BOBOBK

10 Tips to Improve Your Python Data Analysis Skills

TECHNOLOGY

In programming, even small tips or tools can make a big difference.
For example, a shortcut key or a helpful package might simplify a lot of work and double your efficiency.
Here I’ll share a few small tricks I often use.

1. Use pandas_profiling to Inspect DataFrames

Understanding your data is essential before doing any analysis.
Although df.describe() and df.info() provide basic summaries, they’re limited with large or complex datasets.
The pandas_profiling library offers detailed profiling through profile_report().

Installation

pip install pandas-profiling
# or
conda install -c anaconda pandas-profiling

Usage

It’s very easy to use:

import pandas as pd
import pandas_profiling

df = pd.read_csv("train.csv")
df.profile_report()

You can also export the report to HTML:

html = df.profile_report(title='Titanic Profiling Report')
html.to_file(outputfile="titanic_Profiling_Report.html")

2. Interactive Plotting with cufflinks

Pandas has built-in plotting via .plot(), but it’s not interactive.
If you want interactivity, try the cufflinks package.
----------
** Required actions **
1. In the Python tips article, shorten the paragraph that begins "Understanding your data is essential" while keeping its main facts.
2. Copy from the entries, character for character, the lines between the one holding "Is [168,203] farther" and the one holding "1.26 meters", inclusive.
----------
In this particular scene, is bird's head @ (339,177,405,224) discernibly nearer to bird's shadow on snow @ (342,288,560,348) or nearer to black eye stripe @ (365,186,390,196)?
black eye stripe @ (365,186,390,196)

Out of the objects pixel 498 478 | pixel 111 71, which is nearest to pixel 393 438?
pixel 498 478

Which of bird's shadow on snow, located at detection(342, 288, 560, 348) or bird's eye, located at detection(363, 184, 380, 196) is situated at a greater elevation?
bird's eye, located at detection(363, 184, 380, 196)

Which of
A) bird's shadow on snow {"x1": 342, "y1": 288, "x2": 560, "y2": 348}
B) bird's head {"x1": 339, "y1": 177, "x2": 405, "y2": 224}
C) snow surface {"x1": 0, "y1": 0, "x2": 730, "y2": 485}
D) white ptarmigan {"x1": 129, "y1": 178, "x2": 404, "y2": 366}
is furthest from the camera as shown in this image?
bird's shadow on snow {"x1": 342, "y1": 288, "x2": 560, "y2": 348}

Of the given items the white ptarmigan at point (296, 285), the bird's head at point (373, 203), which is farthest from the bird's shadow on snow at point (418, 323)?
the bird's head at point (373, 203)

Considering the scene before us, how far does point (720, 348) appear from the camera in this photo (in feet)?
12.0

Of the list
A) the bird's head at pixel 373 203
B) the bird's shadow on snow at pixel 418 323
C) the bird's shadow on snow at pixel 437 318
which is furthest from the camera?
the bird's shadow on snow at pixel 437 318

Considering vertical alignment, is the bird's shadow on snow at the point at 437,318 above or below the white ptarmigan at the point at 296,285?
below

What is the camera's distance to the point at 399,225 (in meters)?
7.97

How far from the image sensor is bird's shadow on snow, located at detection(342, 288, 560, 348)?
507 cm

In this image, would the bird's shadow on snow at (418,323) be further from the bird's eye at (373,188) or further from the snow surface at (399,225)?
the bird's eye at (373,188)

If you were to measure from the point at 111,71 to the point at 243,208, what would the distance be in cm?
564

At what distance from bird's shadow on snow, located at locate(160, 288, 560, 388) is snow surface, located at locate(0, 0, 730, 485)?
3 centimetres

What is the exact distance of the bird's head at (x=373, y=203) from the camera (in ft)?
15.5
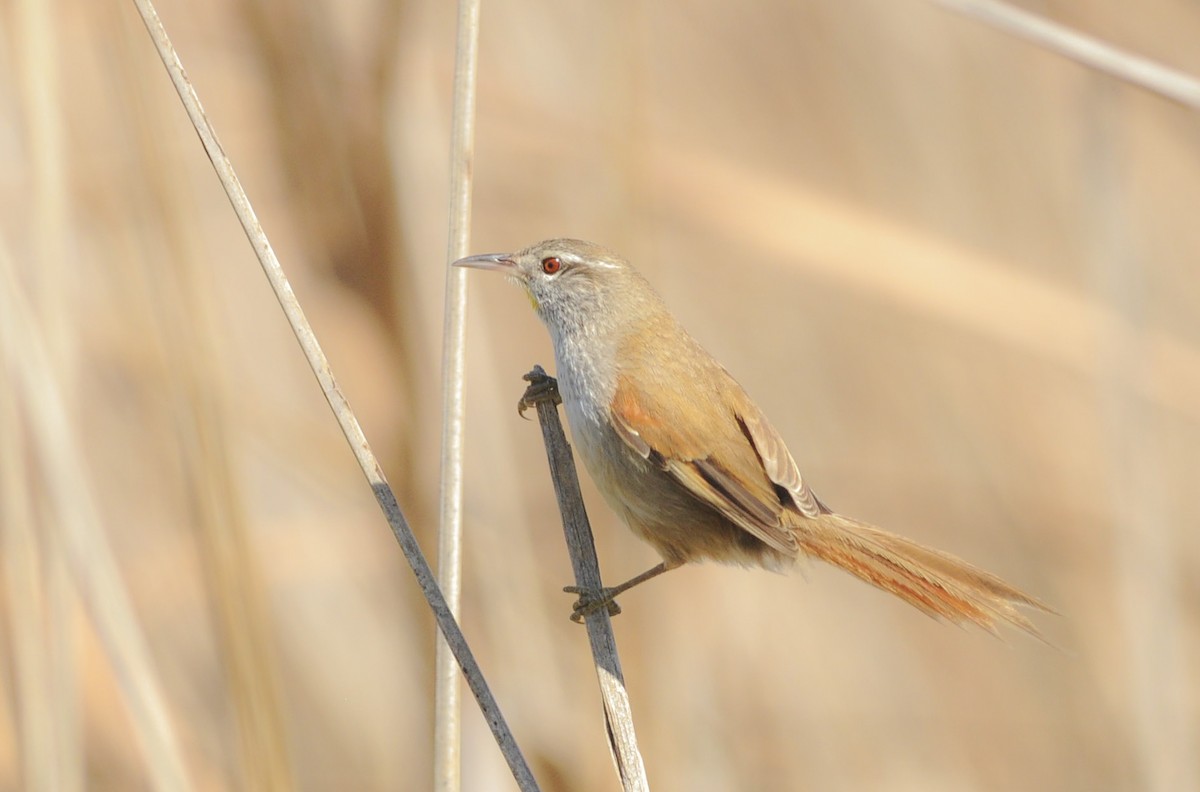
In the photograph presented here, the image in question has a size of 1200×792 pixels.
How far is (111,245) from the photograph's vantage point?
2277 mm

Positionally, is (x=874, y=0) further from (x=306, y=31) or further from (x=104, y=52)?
(x=104, y=52)

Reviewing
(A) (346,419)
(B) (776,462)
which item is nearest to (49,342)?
(A) (346,419)

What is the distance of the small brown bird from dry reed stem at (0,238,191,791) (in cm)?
75

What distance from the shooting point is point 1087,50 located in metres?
1.87

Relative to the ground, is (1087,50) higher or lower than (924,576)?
higher

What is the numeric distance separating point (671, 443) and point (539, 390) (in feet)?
1.07

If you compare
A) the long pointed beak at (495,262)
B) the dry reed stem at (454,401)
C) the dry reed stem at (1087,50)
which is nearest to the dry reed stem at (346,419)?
the dry reed stem at (454,401)

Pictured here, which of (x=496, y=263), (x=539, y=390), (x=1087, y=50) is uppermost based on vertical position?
(x=1087, y=50)

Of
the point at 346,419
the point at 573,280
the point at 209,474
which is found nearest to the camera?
the point at 346,419

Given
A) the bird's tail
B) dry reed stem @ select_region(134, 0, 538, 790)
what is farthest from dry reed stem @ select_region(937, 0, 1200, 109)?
dry reed stem @ select_region(134, 0, 538, 790)

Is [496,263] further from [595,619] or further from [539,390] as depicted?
[595,619]

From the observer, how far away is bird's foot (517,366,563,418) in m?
2.33

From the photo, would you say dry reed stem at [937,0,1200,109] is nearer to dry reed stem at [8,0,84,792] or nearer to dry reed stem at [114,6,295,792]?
dry reed stem at [114,6,295,792]

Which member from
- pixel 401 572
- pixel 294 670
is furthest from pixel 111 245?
pixel 294 670
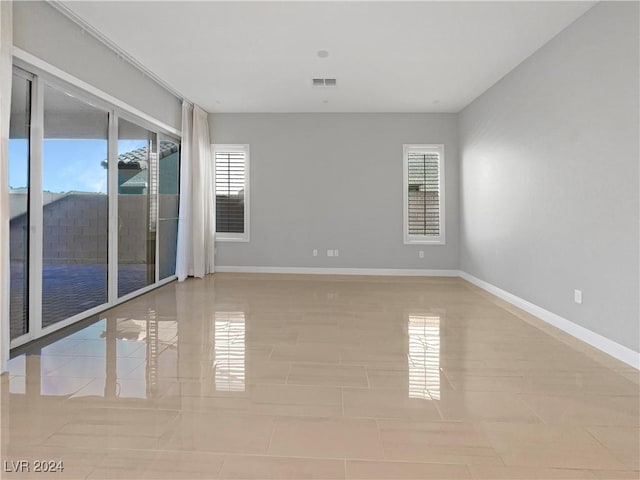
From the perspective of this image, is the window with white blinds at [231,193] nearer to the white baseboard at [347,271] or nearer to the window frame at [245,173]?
the window frame at [245,173]

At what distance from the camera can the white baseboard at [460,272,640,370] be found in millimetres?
2883

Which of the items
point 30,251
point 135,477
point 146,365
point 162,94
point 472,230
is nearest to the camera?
point 135,477

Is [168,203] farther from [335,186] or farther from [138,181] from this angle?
[335,186]

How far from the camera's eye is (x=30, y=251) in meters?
3.20

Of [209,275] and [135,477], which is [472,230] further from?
[135,477]

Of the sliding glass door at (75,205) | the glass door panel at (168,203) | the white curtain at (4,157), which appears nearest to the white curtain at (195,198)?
the glass door panel at (168,203)

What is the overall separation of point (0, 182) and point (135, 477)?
224cm

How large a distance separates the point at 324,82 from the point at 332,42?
1.26 meters

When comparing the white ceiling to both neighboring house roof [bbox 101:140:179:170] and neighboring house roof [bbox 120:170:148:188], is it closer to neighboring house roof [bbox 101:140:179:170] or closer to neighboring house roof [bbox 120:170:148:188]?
neighboring house roof [bbox 101:140:179:170]

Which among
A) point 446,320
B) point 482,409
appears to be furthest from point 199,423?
point 446,320

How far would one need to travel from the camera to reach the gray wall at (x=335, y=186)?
6.92 metres

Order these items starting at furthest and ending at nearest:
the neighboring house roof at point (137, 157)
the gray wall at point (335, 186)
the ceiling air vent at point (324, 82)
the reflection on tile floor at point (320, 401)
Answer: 1. the gray wall at point (335, 186)
2. the ceiling air vent at point (324, 82)
3. the neighboring house roof at point (137, 157)
4. the reflection on tile floor at point (320, 401)

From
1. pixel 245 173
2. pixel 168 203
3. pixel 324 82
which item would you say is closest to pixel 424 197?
pixel 324 82

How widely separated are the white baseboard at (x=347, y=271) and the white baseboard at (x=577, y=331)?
1.63 meters
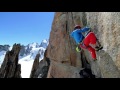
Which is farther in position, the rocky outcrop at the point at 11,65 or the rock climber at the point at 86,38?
the rocky outcrop at the point at 11,65

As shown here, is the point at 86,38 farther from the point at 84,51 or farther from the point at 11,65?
the point at 11,65

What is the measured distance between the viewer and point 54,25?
21.1 meters

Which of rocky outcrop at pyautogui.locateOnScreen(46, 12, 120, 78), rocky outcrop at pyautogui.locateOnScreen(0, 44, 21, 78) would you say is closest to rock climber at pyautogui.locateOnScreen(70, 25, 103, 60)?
rocky outcrop at pyautogui.locateOnScreen(46, 12, 120, 78)

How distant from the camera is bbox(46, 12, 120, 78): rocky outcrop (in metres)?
12.6

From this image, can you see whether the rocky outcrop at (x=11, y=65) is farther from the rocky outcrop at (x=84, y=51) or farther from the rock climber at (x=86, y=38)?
the rock climber at (x=86, y=38)

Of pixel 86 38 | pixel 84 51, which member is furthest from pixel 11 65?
pixel 86 38

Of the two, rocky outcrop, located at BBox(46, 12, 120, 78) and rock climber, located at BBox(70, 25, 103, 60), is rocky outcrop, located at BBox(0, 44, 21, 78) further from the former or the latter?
rock climber, located at BBox(70, 25, 103, 60)

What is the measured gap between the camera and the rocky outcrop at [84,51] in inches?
495

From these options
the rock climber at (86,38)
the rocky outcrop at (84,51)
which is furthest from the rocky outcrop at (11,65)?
the rock climber at (86,38)

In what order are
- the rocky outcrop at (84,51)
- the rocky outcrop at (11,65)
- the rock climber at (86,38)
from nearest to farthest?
the rock climber at (86,38), the rocky outcrop at (84,51), the rocky outcrop at (11,65)

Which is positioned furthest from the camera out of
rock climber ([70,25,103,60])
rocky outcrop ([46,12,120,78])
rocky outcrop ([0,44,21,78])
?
rocky outcrop ([0,44,21,78])

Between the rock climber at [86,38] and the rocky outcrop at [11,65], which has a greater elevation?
the rocky outcrop at [11,65]

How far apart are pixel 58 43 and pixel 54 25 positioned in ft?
5.79
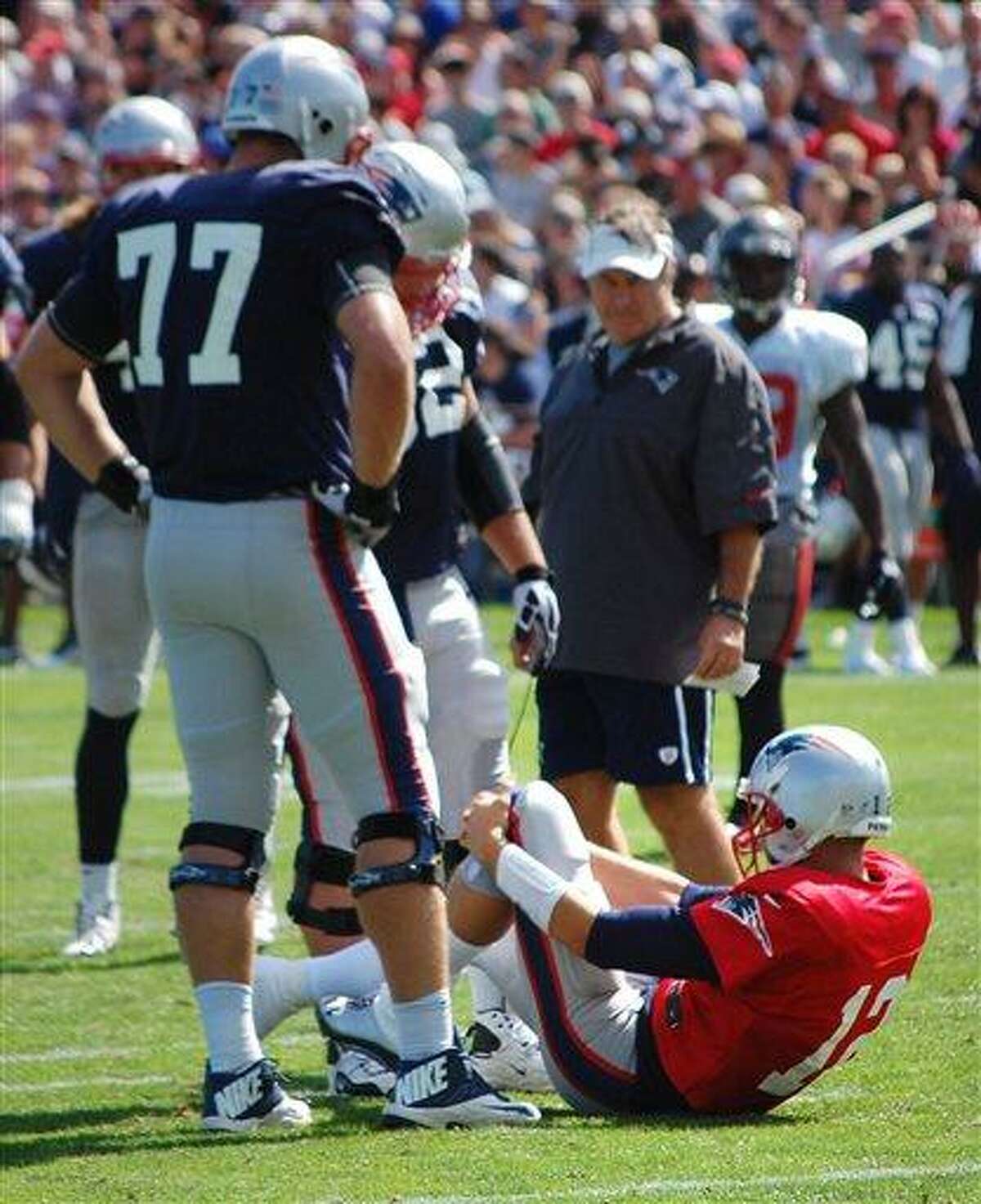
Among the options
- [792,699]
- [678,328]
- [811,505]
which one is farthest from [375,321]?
[792,699]

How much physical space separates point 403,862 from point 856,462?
4046 mm

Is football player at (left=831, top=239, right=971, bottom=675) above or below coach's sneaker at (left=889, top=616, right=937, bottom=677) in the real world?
above

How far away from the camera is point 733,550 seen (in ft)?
23.3

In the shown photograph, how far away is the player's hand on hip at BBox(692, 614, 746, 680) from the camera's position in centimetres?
696

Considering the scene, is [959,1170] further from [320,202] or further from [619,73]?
[619,73]

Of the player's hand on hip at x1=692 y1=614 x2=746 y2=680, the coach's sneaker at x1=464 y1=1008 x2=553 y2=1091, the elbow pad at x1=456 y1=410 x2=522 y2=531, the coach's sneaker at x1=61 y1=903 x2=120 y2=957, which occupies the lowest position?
the coach's sneaker at x1=61 y1=903 x2=120 y2=957

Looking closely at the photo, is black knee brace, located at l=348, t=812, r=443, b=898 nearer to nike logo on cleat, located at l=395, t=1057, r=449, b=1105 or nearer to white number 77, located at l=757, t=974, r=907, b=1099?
nike logo on cleat, located at l=395, t=1057, r=449, b=1105

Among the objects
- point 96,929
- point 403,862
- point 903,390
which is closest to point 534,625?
point 403,862

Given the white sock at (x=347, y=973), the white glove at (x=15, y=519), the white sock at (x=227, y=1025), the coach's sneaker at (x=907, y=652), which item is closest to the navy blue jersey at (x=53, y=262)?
the white glove at (x=15, y=519)

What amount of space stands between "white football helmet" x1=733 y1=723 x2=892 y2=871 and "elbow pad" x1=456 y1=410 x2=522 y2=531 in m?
1.28

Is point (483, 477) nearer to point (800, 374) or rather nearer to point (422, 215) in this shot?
point (422, 215)

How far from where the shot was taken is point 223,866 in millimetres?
5891

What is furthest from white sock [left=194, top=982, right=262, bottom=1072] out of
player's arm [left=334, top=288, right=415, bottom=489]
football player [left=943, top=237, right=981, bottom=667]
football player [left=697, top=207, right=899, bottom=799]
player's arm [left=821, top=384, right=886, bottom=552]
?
football player [left=943, top=237, right=981, bottom=667]

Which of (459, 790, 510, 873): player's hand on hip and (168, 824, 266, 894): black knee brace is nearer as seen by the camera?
(168, 824, 266, 894): black knee brace
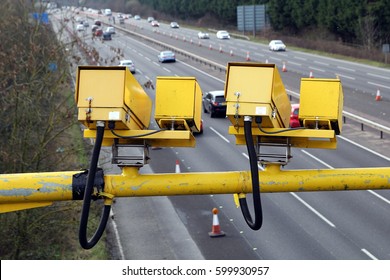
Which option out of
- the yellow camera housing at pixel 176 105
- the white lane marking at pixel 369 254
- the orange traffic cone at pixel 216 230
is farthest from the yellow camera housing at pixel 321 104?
the orange traffic cone at pixel 216 230

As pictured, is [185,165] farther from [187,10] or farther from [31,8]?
[187,10]

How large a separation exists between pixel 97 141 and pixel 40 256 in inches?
439

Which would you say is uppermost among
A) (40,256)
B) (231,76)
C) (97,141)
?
(231,76)

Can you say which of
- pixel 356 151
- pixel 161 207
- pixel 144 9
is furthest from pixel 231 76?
pixel 144 9

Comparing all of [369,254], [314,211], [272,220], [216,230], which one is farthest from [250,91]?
[314,211]

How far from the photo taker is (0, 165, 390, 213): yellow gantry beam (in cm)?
537

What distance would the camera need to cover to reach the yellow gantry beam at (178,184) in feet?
17.6

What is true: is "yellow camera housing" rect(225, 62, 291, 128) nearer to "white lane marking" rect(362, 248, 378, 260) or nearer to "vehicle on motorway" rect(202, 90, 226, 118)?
"white lane marking" rect(362, 248, 378, 260)

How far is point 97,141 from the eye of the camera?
5074 mm

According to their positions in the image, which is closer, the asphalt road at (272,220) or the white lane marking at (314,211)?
the asphalt road at (272,220)

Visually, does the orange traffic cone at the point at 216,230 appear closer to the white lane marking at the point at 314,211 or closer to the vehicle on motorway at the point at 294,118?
the white lane marking at the point at 314,211

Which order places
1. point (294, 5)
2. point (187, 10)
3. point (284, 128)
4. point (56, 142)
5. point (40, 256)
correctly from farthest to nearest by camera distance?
point (187, 10)
point (294, 5)
point (56, 142)
point (40, 256)
point (284, 128)

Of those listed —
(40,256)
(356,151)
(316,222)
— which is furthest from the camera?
(356,151)

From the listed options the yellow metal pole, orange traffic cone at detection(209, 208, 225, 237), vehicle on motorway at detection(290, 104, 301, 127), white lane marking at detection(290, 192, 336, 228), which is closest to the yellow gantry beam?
the yellow metal pole
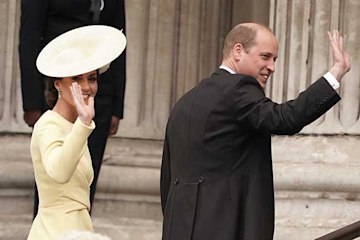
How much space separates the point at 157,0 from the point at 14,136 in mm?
1157

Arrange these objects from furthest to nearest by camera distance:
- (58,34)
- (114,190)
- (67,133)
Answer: (114,190)
(58,34)
(67,133)

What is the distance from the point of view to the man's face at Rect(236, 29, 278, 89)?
568 cm

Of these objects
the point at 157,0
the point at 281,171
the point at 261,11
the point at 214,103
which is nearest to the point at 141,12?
the point at 157,0

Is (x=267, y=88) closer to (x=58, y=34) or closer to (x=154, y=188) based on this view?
(x=154, y=188)

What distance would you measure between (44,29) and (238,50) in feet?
4.44

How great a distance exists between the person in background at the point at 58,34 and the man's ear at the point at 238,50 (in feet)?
3.88

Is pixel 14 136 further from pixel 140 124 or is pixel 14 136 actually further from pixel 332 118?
pixel 332 118

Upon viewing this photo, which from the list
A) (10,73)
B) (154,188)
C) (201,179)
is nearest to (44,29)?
(201,179)

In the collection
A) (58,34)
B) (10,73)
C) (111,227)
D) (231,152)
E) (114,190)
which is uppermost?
(58,34)

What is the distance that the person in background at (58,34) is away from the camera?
22.0 feet

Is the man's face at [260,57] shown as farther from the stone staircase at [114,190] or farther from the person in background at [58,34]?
the stone staircase at [114,190]

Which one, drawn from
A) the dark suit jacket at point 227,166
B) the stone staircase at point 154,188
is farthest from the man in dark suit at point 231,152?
the stone staircase at point 154,188

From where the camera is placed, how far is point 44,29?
6797mm

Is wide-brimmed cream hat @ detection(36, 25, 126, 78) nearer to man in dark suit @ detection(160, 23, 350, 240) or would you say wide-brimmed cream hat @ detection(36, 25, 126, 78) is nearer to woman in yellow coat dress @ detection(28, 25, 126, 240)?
woman in yellow coat dress @ detection(28, 25, 126, 240)
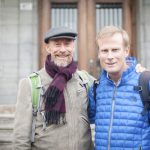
----------
** Exercise answers **
1. Know your data before analyzing it. df.describe() and df.info() give only basic summaries and fall short on large or complex datasets. The pandas_profiling library's profile_report() offers detailed profiling instead.

2.
Is [168,203] farther from [335,186] or farther from [138,181] from this angle?
[335,186]

How far from the camera's eye is (x=30, y=251) in meters?
3.20

Of [209,275] and [135,477], which is [472,230] further from?
[135,477]

Of the sliding glass door at (75,205) | the glass door panel at (168,203) | the white curtain at (4,157), which appears nearest to the white curtain at (195,198)?
the glass door panel at (168,203)

What is the overall separation of point (0, 182) and point (135, 477)?
224cm

How large a distance separates the point at 324,82 from the point at 332,42?
1.26 meters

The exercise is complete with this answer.